Saturday, May 30, 2009

A History Lesson

Strange thing I've come to feel about history but there's a disconnect between the received version 'given' to us at school and the 'actual' or 'live' version that we stumble across by accident, usually, in my case, while traveling.

Great Yarmouth makes much of its Nelsonian connections: it has a column that predates both the one in London and that which used to grace Dublin's skyline, until, that is, another version of history meant that a British naval hero, even one whose fleet comprised many Irish sailors, was no longer acceptable, with explosive results. Either way, to reinforce its respect for this famous son of Norfolk, Great Yarmouth also boasts an annual Trafalgar Day parade on October 21st.

Remembering Trafalgar is all very well, but just a little way up the coast at Happisburgh, 'real' history intrudes uncomfortably into the well known Nelsonian legend. Just off the coast near Happisburgh in March 16, 1801 HMS Invincible was lost, along with the lives of 119 of its 600 man crew. The ship, which was en passage to join Nelson at Copenhagen, does not feature any further in the great man's history, and those 190 sailors lay in an unmarked mass grave in Happisburgh's churchyard until 1998, when the crew of the present ship to carry the name Invincible along with Happisburgh's PCC, placed a marker stone on the site of the mass grave, thereby honouring their predecessors and adding a fitting tribute – albeit 197 years after the event.

Live history and the received version separated by just 20 miles and 197 years.

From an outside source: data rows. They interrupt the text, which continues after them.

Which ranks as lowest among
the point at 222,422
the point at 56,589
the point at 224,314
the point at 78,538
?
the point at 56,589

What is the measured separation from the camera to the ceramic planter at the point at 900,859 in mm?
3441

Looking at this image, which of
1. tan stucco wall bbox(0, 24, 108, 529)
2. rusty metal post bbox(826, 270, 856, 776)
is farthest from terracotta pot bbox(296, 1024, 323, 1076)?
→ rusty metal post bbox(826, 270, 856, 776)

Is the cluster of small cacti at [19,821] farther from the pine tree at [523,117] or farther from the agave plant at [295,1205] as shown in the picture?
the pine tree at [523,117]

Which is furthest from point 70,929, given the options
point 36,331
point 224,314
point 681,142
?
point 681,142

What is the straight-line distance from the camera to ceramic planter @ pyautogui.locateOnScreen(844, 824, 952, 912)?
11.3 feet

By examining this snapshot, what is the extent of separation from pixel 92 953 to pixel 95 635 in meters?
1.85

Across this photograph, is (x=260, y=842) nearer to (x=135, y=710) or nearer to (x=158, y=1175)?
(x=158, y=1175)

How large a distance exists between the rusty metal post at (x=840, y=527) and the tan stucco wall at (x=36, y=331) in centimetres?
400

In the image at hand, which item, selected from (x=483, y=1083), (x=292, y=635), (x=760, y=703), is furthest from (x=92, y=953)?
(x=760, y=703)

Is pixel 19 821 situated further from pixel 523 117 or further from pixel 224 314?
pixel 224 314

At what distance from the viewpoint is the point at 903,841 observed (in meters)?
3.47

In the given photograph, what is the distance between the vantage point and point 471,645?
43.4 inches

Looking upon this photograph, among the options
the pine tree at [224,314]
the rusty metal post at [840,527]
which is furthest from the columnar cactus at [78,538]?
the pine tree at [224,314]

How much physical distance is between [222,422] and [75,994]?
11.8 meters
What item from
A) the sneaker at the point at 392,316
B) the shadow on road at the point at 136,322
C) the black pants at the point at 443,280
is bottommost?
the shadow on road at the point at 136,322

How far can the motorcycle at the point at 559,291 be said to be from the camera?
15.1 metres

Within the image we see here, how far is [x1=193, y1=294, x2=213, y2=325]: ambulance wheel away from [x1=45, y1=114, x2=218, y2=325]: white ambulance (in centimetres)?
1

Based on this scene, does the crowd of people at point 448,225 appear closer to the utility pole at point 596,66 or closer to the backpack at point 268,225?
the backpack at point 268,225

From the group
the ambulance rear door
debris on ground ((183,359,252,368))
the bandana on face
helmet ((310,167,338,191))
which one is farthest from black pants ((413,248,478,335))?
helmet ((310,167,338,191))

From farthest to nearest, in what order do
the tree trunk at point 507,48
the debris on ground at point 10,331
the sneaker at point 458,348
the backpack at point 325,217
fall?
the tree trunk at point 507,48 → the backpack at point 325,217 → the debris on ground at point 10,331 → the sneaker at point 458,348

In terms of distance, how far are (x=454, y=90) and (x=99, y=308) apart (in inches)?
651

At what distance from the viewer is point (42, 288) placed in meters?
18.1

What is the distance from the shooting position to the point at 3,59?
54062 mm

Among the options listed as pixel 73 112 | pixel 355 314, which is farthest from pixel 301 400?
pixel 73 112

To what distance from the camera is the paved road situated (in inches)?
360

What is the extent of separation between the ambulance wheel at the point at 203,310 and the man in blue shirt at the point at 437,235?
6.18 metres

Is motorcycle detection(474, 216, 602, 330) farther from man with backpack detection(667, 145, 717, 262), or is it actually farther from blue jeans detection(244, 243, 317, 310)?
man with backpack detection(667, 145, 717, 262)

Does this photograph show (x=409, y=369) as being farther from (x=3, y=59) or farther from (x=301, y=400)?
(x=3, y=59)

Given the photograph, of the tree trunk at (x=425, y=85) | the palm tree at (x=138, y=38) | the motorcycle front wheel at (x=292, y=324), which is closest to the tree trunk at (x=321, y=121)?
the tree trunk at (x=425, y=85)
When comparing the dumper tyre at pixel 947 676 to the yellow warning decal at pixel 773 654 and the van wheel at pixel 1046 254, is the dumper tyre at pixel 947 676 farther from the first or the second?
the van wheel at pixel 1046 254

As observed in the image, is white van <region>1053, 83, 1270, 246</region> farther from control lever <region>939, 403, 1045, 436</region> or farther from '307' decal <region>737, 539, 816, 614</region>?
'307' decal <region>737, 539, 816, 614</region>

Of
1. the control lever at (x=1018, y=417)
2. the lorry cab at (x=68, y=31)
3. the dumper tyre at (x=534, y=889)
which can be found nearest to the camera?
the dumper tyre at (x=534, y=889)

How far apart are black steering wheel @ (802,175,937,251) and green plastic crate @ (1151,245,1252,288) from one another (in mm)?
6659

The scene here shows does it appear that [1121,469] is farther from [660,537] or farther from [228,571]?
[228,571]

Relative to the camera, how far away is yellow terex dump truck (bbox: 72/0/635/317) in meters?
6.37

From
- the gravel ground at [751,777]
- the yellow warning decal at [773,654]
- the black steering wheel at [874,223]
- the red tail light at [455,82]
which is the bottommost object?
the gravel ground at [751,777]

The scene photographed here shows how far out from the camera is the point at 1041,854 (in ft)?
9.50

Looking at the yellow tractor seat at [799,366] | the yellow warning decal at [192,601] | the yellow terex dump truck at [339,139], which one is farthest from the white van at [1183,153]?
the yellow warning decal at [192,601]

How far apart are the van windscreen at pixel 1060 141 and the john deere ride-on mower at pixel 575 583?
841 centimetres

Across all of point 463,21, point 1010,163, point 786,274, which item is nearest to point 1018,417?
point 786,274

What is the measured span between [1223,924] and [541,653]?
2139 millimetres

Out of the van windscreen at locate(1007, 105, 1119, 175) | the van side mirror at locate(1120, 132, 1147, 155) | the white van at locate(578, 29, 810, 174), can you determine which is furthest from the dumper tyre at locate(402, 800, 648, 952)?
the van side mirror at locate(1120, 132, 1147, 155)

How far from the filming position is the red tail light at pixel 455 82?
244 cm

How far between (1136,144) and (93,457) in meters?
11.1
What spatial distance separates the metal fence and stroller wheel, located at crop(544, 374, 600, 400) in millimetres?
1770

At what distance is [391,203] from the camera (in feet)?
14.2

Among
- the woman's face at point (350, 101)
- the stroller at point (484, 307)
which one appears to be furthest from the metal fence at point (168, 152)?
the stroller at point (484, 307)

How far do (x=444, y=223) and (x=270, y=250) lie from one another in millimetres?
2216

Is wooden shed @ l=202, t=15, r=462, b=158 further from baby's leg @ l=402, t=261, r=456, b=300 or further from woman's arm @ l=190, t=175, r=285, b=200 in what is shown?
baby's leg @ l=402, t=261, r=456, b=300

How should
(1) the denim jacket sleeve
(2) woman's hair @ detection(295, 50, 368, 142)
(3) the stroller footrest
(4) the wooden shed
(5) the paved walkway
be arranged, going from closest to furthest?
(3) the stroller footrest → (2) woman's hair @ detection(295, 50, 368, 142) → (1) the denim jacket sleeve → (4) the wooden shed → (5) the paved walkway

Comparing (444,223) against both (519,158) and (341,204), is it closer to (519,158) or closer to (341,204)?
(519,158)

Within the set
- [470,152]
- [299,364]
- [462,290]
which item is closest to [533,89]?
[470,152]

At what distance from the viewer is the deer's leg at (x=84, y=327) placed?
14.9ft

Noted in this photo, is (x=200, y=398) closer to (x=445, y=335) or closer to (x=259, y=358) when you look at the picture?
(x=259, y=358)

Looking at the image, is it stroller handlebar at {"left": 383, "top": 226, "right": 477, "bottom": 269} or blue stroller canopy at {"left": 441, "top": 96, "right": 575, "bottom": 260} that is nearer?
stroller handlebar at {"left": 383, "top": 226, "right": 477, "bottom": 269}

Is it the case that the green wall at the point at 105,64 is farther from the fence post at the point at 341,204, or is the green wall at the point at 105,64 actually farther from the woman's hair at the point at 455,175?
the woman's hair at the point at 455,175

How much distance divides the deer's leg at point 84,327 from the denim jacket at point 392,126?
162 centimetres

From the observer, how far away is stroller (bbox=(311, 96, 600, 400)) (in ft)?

When I was at junior school my 2nd year teacher, Miss Tipping, was a very traditionally minded 'old school' educationalist. Never one to spare the ruler, or pretty much anything else that came to hand, she was a stickler for received history. Her charges were well versed in the daring do exploits of Nelson, Clive of India, Florence Nightingale et al. Strange to say, but the loss of the Invincible didn't feature in the great exploits of Britain's imperial past that Miss Tipping liked to relate: her lessons were of victories, not losses; her heroes and heroines had dates and events for us to memorise, there was no mention of the site of mass graves to the victims of that same imperial past where the heroes didn't happen win or the 'good' didn't come through with shining colours.